### Problem requirements
Pictures excluded, retype the lines from the one containing "In the photo, does" through the last line of the data below, both included.

* Begin Information given *

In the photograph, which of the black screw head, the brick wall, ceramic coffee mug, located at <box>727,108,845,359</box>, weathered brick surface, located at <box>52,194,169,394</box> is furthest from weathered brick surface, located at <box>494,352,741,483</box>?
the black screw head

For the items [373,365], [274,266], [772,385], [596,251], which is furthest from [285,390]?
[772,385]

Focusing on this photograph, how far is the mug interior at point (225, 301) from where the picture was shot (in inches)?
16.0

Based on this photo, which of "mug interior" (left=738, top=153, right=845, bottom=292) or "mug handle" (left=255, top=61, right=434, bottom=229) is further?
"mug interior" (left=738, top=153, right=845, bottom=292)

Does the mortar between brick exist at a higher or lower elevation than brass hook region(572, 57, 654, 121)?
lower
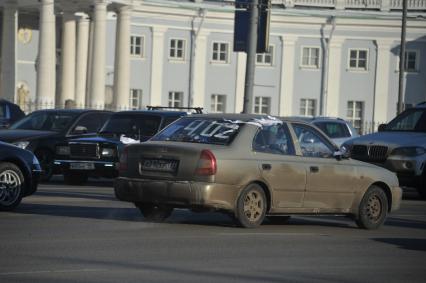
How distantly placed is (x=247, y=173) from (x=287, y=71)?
1885 inches

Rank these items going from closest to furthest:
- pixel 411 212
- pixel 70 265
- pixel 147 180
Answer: pixel 70 265
pixel 147 180
pixel 411 212

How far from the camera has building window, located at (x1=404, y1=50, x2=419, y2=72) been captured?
6241 centimetres

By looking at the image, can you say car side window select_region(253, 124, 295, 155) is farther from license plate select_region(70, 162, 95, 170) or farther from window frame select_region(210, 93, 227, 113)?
window frame select_region(210, 93, 227, 113)

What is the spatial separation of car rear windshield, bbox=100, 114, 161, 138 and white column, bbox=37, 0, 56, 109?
25.8 m

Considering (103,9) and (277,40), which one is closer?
(103,9)

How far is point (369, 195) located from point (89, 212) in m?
4.20

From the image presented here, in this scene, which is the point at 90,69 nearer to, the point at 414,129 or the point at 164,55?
the point at 164,55

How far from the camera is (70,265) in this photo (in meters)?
10.9

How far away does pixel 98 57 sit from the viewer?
5209cm

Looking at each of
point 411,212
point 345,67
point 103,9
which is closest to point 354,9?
point 345,67

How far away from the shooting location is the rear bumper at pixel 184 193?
14.3 meters

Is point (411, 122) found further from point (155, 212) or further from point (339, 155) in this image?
point (155, 212)

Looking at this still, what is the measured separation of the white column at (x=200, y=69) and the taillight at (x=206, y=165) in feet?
152

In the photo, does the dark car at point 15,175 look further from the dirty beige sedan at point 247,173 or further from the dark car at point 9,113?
the dark car at point 9,113
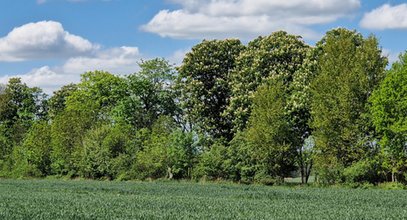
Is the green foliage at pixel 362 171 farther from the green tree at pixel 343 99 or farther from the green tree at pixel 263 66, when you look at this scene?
the green tree at pixel 263 66

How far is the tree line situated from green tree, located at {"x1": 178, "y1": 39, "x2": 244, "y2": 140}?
133 mm

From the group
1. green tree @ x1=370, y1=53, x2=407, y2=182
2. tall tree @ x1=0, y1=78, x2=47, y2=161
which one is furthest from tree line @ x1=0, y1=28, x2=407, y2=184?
tall tree @ x1=0, y1=78, x2=47, y2=161

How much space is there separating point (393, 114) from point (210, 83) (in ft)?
86.4

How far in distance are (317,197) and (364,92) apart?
61.2ft

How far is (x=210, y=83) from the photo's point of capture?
241ft

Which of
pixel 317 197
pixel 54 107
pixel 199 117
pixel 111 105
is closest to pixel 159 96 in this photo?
pixel 111 105

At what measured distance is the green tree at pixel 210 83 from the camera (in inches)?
2840

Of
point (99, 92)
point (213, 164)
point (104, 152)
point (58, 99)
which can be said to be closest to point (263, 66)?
point (213, 164)

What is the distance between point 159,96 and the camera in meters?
86.4

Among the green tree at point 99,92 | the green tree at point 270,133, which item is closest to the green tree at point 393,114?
the green tree at point 270,133

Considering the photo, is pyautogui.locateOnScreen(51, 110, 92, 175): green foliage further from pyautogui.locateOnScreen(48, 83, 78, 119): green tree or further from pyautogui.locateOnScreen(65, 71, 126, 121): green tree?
pyautogui.locateOnScreen(48, 83, 78, 119): green tree

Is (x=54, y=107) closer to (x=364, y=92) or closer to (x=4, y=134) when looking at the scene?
(x=4, y=134)

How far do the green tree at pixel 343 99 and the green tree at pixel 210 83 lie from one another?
55.0 ft

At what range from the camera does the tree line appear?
55.3m
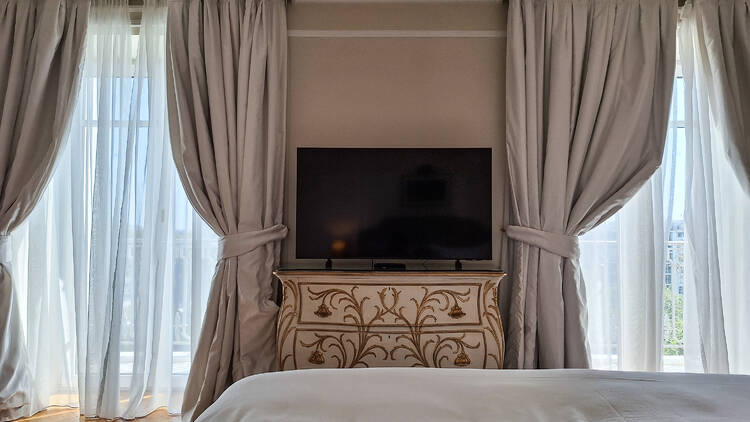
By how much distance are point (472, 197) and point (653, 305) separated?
4.17 feet

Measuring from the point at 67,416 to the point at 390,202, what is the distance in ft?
7.42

* End Information given *

### Exercise output
In the photo, does the dark car at point 15,175 look further from the dirty beige sedan at point 247,173 or further from the dark car at point 9,113?
the dark car at point 9,113
Is the green foliage at pixel 362 171 farther from the green tree at pixel 343 99 or farther from the green tree at pixel 263 66, when you look at this scene?
the green tree at pixel 263 66

How far is the tree line situated from green tree, located at {"x1": 178, "y1": 39, "x2": 244, "y2": 140}?
133 mm

From the group
1. green tree @ x1=370, y1=53, x2=407, y2=182
2. tall tree @ x1=0, y1=78, x2=47, y2=161
which one is furthest from tree line @ x1=0, y1=28, x2=407, y2=184?
tall tree @ x1=0, y1=78, x2=47, y2=161

How much space is there separating point (393, 114) from point (210, 83) (in ft)?
86.4

How far in distance are (317,197) and (364,92) apart?
61.2ft

How far is (x=210, y=83) from the photo's point of capture?
241ft

Which of
pixel 317 197
pixel 54 107
pixel 199 117
pixel 111 105
is closest to pixel 159 96 in this photo?
pixel 111 105

At what measured distance is the green tree at pixel 210 83 from the camera (in inches)?
2840

Of
point (99, 92)
point (213, 164)
point (104, 152)
point (58, 99)
which can be said to be closest to point (263, 66)?
point (213, 164)

What is the distance between point 159,96 and the camera in meters?
86.4

Among the green tree at point 99,92 | the green tree at point 270,133, which item is closest to the green tree at point 393,114?
the green tree at point 270,133

Considering the photo, is pyautogui.locateOnScreen(51, 110, 92, 175): green foliage further from pyautogui.locateOnScreen(48, 83, 78, 119): green tree or further from pyautogui.locateOnScreen(65, 71, 126, 121): green tree?
pyautogui.locateOnScreen(48, 83, 78, 119): green tree

Is (x=54, y=107) closer to (x=364, y=92) or closer to (x=4, y=134) when looking at the scene?
(x=4, y=134)

How far do the green tree at pixel 343 99 and the green tree at pixel 210 83 lie from one another?
55.0 ft

At what range from the camera does the tree line appear?
55.3m
By how much distance are point (472, 197) and point (653, 305) separated?
4.17 feet

Measuring from the point at 67,416 to the point at 390,202, what is the distance in ft?
7.42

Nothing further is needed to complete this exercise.